According to a person familiar with the situation on Monday, approximately 10,000 employees in corporate and technical jobs will be let go by Amazon.com Inc. beginning this week. This will be the company’s largest layoff to date.
As the New York Times previously reported, the layoffs would affect around 3% of Amazon’s corporate personnel. As Amazon’s divisions evaluate their objectives, the precise number can change, the source told Reuters. The insider claimed that Amazon’s devices business, which includes its popular Alexa products, as well as human resources and retail, might be particularly impacted by the internet company’s layoffs, which are targeted at corporate staff and may start as early as this week. The retail division has been the leading company that has had to react to the sales slowdown this year.
According to some persons, Amazon has already begun firing contractors who were employed in recruiting and who had recently received notice that their contracts were unexpectedly ending. At Amazon, additionally anticipated layoffs will affect its full-time staff. The Wall Street Journal reported last week that Amazon is doing a thorough cost analysis due to the releases. The devices division, which according to the Journal, has lost $5 billion yearly in recent years, has been the focus of that investigation. The New York Times published a report on Amazon’s plans to lay off workers earlier on Monday. The source claimed that the number of layoffs might alter, and the choices to make cuts are being decided on a team-by-team basis.
As the economy falters, several computer companies have eliminated staff. Companies like Amazon, which had rapid growth during the epidemic and claimed to have frequently overbuilt, have been impacted by the tendency. Meta Platforms Inc., the parent company of Facebook, announced this week that it would lay off more than 11,000 employees, or 13% of its workforce, in addition to layoffs at Lyft Inc., payments company Stripe Inc., and other internet firms. After initially reducing headcount through other means, Amazon slashed positions. In October, the business put a freeze on retail employment. Employees from several teams have been closed and redeployed to more lucrative departments. At the end of September, it had around 78,000 fewer employees than it did at the same time last year.
While the firm is also approaching the holiday season, when it traditionally generates the majority of its annual revenue, the most recent strategy by Amazon demonstrates the extent to which the corporation is determined to contain costs as it prepares for economic turmoil.
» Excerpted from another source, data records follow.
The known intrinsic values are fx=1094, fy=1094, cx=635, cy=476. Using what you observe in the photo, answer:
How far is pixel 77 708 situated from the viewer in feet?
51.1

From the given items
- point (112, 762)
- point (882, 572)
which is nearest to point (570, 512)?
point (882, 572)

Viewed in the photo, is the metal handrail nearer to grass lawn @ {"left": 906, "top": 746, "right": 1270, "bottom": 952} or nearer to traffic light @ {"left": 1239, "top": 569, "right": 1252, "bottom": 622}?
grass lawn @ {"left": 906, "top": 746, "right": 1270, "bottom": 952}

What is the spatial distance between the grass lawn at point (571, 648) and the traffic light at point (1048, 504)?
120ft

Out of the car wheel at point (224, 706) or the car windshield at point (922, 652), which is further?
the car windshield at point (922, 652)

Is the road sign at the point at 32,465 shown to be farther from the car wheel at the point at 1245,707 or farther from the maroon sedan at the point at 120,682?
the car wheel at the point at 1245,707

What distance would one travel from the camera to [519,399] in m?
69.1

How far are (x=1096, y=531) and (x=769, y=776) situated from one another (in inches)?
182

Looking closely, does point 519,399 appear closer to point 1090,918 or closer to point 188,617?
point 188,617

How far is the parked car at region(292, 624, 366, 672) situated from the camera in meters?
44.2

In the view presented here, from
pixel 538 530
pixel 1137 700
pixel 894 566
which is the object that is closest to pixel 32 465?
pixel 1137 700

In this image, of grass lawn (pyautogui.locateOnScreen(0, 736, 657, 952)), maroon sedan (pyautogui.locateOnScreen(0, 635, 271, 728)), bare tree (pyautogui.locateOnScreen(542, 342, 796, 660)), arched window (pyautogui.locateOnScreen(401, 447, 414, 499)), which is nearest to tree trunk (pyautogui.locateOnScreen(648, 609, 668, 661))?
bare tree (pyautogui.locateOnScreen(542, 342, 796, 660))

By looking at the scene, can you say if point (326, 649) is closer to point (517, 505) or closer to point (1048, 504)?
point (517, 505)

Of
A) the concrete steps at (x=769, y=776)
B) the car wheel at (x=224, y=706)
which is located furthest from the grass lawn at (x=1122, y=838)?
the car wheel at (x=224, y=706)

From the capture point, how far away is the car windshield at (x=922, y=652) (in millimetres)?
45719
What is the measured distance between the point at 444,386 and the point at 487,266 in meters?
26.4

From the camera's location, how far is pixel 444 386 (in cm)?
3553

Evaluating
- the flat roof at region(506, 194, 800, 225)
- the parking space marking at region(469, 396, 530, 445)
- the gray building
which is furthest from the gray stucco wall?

Although executives have warned that they will be cautious in how they hire, Amazon has employed at its warehouses to get ready for the fourth quarter. Amazon has observed indications that consumers are being impacted by excessive inflation, according to Chief Financial Officer Brian Olsavsky, who also issued a fiscal fourth-quarter warning. Historically, Amazon’s devices division has been a source of innovation for the corporation. Former CEO and founder Jeff Bezos made Alexa a part of this division.
Amazon has stated that Alexa will continue to be a priority, but MrJassy has targeted companies that are losing money. The strategy contrasts with the company’s phenomenal growth during the pandemic. To keep up with an increase in online orders, Amazon hired more than 800,000 people between the end of 2019 and 2021, primarily at its several warehouses. In a prior statement, Amazon said that it had found instances when specific roles were no longer required and that it had assisted employees in finding alternative employment.